2-Zincir

328 28 201
                                    

Gözlerimi yavaşça açtım. Uyanmayı ertelemek istemiyordum. Neredeydim ya da ne durumdaydım merak ediyordum doğrusu. Vücudumun büyük bir bölümü uyuşmuş, bazı yerlerim ise inanılmaz ağrı içindeydi. Nefes alıp verirken sol akciğerime bıçaklar saplanıyordu. Dudaklarımda kan tadı vardı. Genel olarak kendimi günlerce yol yürümüş, aç susuz kalmış biri gibi hissediyordum.

    Zorlukla doğruldum ve içeriye sızan ince gün ışığına gözlerimin alışması için kendime biraz zaman verdim. Anladığım kadarıyla bir tır konteynırının içindeydim. Araç sanki toprak bir yoldan gidiyormuşçasına sallanıyordu. Hemen başımın üstünde ve karşımda aynı hizada iki küçük cam vardı. Bunun dışında çok aydınlık değildi ancak gözlerim alıştığında daha net görmeye başladım. Biraz daha aydınlık olsaydı belki gözümü bile açamazdım.

    Aniden başıma giren ağrıdan dolayı gözlerimi tekrar kapatıp elimi başıma götürdüm ve kendime ne durumdayım diye bakmaya başladım. Bakışlarım öncelikli olarak ayağıma bağlanmış zincire takıldı. Sonrasında da açık olan belimdeki çiziklere ve göğsümün üzerindeki ince yara izine baktım. Üstüm başım toz toprak içindeydi ve sırtımda sanırım sürtünmeden dolayı izler ve çürükler vardı. Acısını hissediyordum. Kazağımın altına giydiğim sıfır kol bluzlaydım. Ve burası inanılmaz soğuktu.

    "Vay vay vay, uyuyan güzelimiz de uyanmış."

    Başımı aniden sesin geldiği yöne çevirdim. Konteynırın en başında, bir ayağını uzatmış, diğerini kendine çekmiş, oldukça rahat bir biçimde oturan adamı gördüm.

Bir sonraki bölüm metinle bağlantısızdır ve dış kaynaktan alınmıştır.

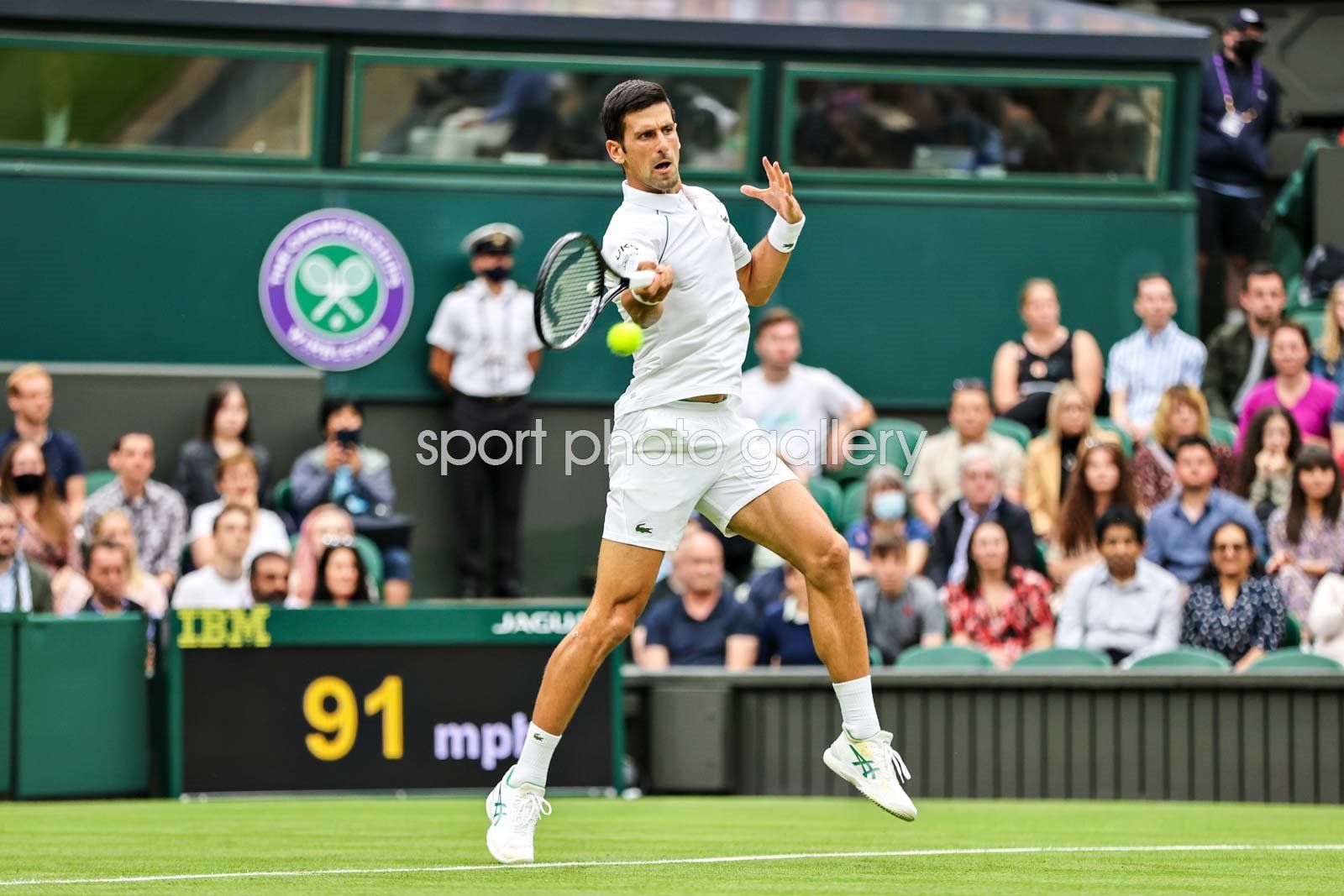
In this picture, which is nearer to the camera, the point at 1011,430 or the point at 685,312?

Onun da ayağında bir zincir vardı ama halinden hiç şikayetçi biri gibi durmuyordu. Zemindeki zaman parçalarının bir tanesini ağzına kürdan yapmış, diliyle oynuyordu.

    "Sen de kimsin?" diye sorduğumda sesimi ben bile zor duydum. Birkaç kez boğazımı temizledim ancak her yanım gibi boğazım da sızlıyordu.

    "Yanıma gel," dedi ve biraz kenara kaydı. Hemen çaprazımda duruyordu ve ayağımdaki zincir yanına kadar ulaşmamı sağlıyordu. Sürünerek yanına yaklaştım, bana uzattığı plastik şişedeki sudan kana kana içtim.

    Bu adamın kim olduğu hakkında hiçbir fikrim yoktu. Onu daha önce görmediğime dair yemin edebilirdim. İnce, uzun yüz hatlarına sahipti. Yüzünde saçları gibi sarı kirli sakalı vardı ve gözleri maviydi. Bakınca oldukça yakışıklıydı aslında ancak kendine bakmadığı ve pek önemsemediği hemen anlaşılıyordu. Kaç yaşındaydı üstelik? En az otuz. Genç gösteriyordu lakin göz kenarlarındaki kırışıklıklar beni unutmayın der gibi oldukça belirgindi.

    Gözlerimi dikmiş onu incelerken aynı şekilde o da beni inceliyordu. Bundan nedense utandım, bakışlarımı konteynırın boş olan kısmına çevirdim. Boş ve kocaman bir konteynırda daha önce hiç görmediğim biriyle, ayaklarım zincirli bir halde öylece duruyordum ve hiçbir şey hakkında fikrim olmadığı için de kendimi çok çaresiz hissediyordum.

    "Hayatımda hiç böyle bir şey yaşamadım," dedim farkında olmadan.

    "Evet, belli oluyor. Tanımadığın bir adamın verdiği sudan içtin az önce."

    Bir an ne söylediğini anlamaya çalıştım. Sonra gözlerim aramızda duran su şişesine kaydı.

    "Şişeyi ben açtım."

    "Güzel yakaladın. Yine de aklında bulunsun. Dünyanın çivisi çıkmış."

    Rahat tavrı, sanki böyle zincirler içerisinde tırın arkasında değil de, tv önünde trajedi izlerken bu sözleri söylediğini gösteriyordu. Ama rüyada değildim. Bu kadar rahatlık da akıl alır gibi değildi.